Route App, Inc. v. Heuberger, 2023 WL 5334192, No. 2:22-cv-00291-TS-JCB (D. Utah Aug. 18, 2023) (magistrate)
Route is a package tracking company that provides shipping
insurance to e-commerce merchants. Heuberger was a Route customer who then
launched a competitor, Navidium. Route sued for breach of contract, commercial
disparagement and defamation per se, intentional tortious interference with
contractual relations, false advertising, and contributory trademark
infringement.
The breach of contract claim survived.
Commercial disparagement/trade libel/injurious
falsehood/defamation per se: The challenged statements were opinion. Even
potentially verifiable facts—such as whether claims are “more often than not
denied,” whether Route requires a police report to be filed for a lost package,
or whether Route commits a “serious breach of customer data”—“when read in the
statement’s full context, would be understood as hyperbolic or figurative and
clearly representing an opinion.”
Route also alleged that Heuberger tortiously interfered with
valid contracts between Route and third-party merchant partners by: using
confidential information to develop Navidium; engaging in commercial
disparagement; making fraudulent misrepresentations about Route and Navidium;
inducing Route’s merchant partners to use Navidium; and engaging in unlawful
activity, including collecting a fee without proper insurance licenses or
permits. Route alleged that Heuberger stated in online posts and messages that
he “created Navidium to ‘screw with’ and ‘tak[e] down’ Route, because he
‘hate[s] Route.’ ” Route argued that Heuberger misled Route’s then-clients by
portraying Navidium as a “technology that facilitates the lawful sale [of]

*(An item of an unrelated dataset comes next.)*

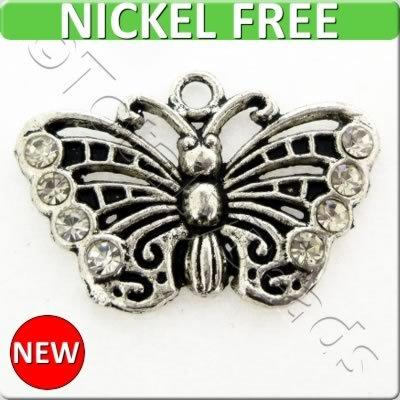 Antique Silver Metal Charm - Crystal Butterfly 26mm 2pcs - X1651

shipping insurance” despite such services being “illegal.” The court wasn’t
sure whether Route could show causation, though Route alleged that an
increasing number of merchants who discontinue Route’s services appear to cite
“the false statements made in Heuberger and Navidium’s solicitations.” Whether
these acts were justified was fact-intensive and couldn’t yet be resolved.
False advertising:
The comments about Route were opinion and not actionable under the
Lanham Act. But Route’s allegations that Navidium misrepresented or implied
that merchants can lawfully offer shipping insurance or shipping protection
without obtaining insurance licenses or permits and that Navidium is a shipping
insurance company or technology “are straightforwardly factual assertions the
veracity of which may be determined” by a review of the applicable law and an
investigation of Heuberger’s marketing of Navidium. Other cases say that legality claims are usually opinion unless offered by someone with legal expertise, but the court doesn't discuss the issue.
Contributory trademark infringement: Defendants allegedly knowingly
facilitated infringement of Route’s trademarks by installing versions of the
Navidium widget under the names “Route Plus” and “Route Pro,” infringing its
registered “Route” mark for shipping protection/e-commerce tracking. Defendants
responded that Navidium is fully merchant-run after installation, and that
Heuberger did not know and had no reason to know that merchants were replacing
the Navidium name. Route counters that “[b]ecause Navidium has no product
offerings that do not include expert installation, Heuberger or another
Navidium representative modifies the Navidium widget code to include the name
and/or text chosen by the merchant every time the white-labeled Navidium widget
is installed.” This was sufficiently pled. Not clear to me: does anyone but the merchant internally see the widget? If not, what confusion could there be?